Dodd (2006) started a professional application of colored Petri nets for modeling in an avionics mission computer. Then a few works appeared which develop the application of colored Petri nets in the aviation and aerospace industries with modeling a landing detector (Kordon, 2016), auto flight control system (Bourdil et al, 2016) and others.
The authors of this chapter have gained a strong experience in colored Petri nets with teaching them for more than a decade, developing enterprise-level models, and applying them in research projects. The first paper (Zaitsev, 2004) that develops a switched Ethernet model represents a personal record of citation. Note that, the modern avionics protocol AFDX (ARINC, 2009) represents a specialization of a general switched Ethernet technology. Then a series of papers have been published which present models of MPLS networks (Zaitsev & Sakun, 2008), develop a new parametric modeling paradigm (Zaitsev & Shmeleva, 2009), and analyze threats in modern computing grids (Zaitsev et al, 2014) and (Zaitsev et al, 2016).
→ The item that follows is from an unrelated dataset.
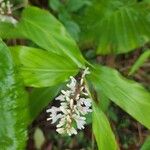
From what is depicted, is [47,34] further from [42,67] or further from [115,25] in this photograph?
[115,25]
Supplied with the measuring fragments, the technique was presented for the first time in (Zaitsev, 2004) and further developed with recent works, our library of models represents a condensed experience and is distributed via official site of CPN Tools http://cpntools.org.
Key Terms in this Chapter
Multiset: A set of elements supplied with their multiplicities (for example, two books and three pencils).
Altitude Switch (ASW): A facility to wake up a device of interest in case the altitude value is less than a given threshold.
Measuring Fragment: A part of a colored petri net which calculates statistical characteristics directly in the process of simulation.
Avionics Full-Duplex Switched Ethernet Network (AFDX): A modern standard for avionics data transmission based on switched Ethernet technology.
Airlines Electronic Engineering Committee (ARINC): ARINC-429 is a standard for avionics data transmission based on a point-to-point one-way connection via twisted pair.
Meta Language (ML): A functional programming language.
State Space: A set of valid marking of a petri net and transitions between them.
Colored Petri Net (CPN): A combination of a petri net graph and a functional programming language ML.
Petri Net: A directed bipartite graph with a dynamic process defined on it.